The first attempts to prepare ricinoleic acid were made by Friedrich Krafft in 1888.

Use
Sebacic acid ((CH2)8(CO2H)2), which is used in preparing certain nylons, is produced by cleavage of ricinoleic acid. The coproduct is 2-octanol.  The mechanism of the base-induced cleavage is proposed to proceed by initial dehydrogenation of the secondary alcohol, affording the ketone.  The resulting α,β-unsaturated ketone undergoes retroaldol reaction, resulting in lysis of the C-C bond.

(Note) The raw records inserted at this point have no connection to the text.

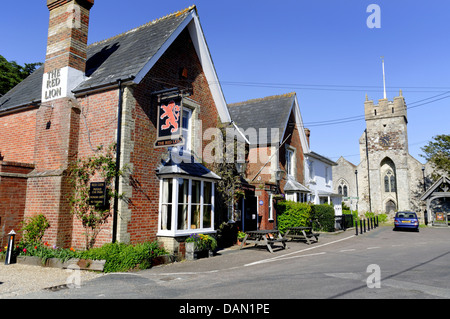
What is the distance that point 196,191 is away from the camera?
12.4m

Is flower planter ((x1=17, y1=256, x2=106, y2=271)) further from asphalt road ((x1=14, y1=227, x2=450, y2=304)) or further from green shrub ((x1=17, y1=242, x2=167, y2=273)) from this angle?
asphalt road ((x1=14, y1=227, x2=450, y2=304))

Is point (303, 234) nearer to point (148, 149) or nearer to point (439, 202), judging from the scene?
point (148, 149)

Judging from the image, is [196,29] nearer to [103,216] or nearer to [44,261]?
[103,216]

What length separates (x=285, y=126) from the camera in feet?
68.9

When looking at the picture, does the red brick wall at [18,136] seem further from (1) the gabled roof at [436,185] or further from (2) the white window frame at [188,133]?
(1) the gabled roof at [436,185]

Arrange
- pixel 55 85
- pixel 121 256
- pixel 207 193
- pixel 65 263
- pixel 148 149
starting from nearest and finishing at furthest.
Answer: pixel 121 256 → pixel 65 263 → pixel 148 149 → pixel 55 85 → pixel 207 193

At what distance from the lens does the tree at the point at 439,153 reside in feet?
121

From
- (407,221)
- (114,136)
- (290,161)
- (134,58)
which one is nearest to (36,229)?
(114,136)

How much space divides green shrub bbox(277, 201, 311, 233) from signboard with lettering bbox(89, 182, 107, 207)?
38.6 ft

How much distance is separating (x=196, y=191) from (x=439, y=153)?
37.7 meters

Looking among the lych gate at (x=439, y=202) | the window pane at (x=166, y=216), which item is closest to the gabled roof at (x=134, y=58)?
the window pane at (x=166, y=216)

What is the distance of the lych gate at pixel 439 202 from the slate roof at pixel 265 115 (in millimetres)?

The zinc salt is used in personal care products such as deodorants.

Biological activities
Ricinoleic acid exerts analgesic and anti-inflammatory effects.

Ricinoleic acid specifically activates the EP3 prostanoid receptor for prostaglandin E2. This is the mechanism responsible for the laxative and labor-inducing effects of castor oil.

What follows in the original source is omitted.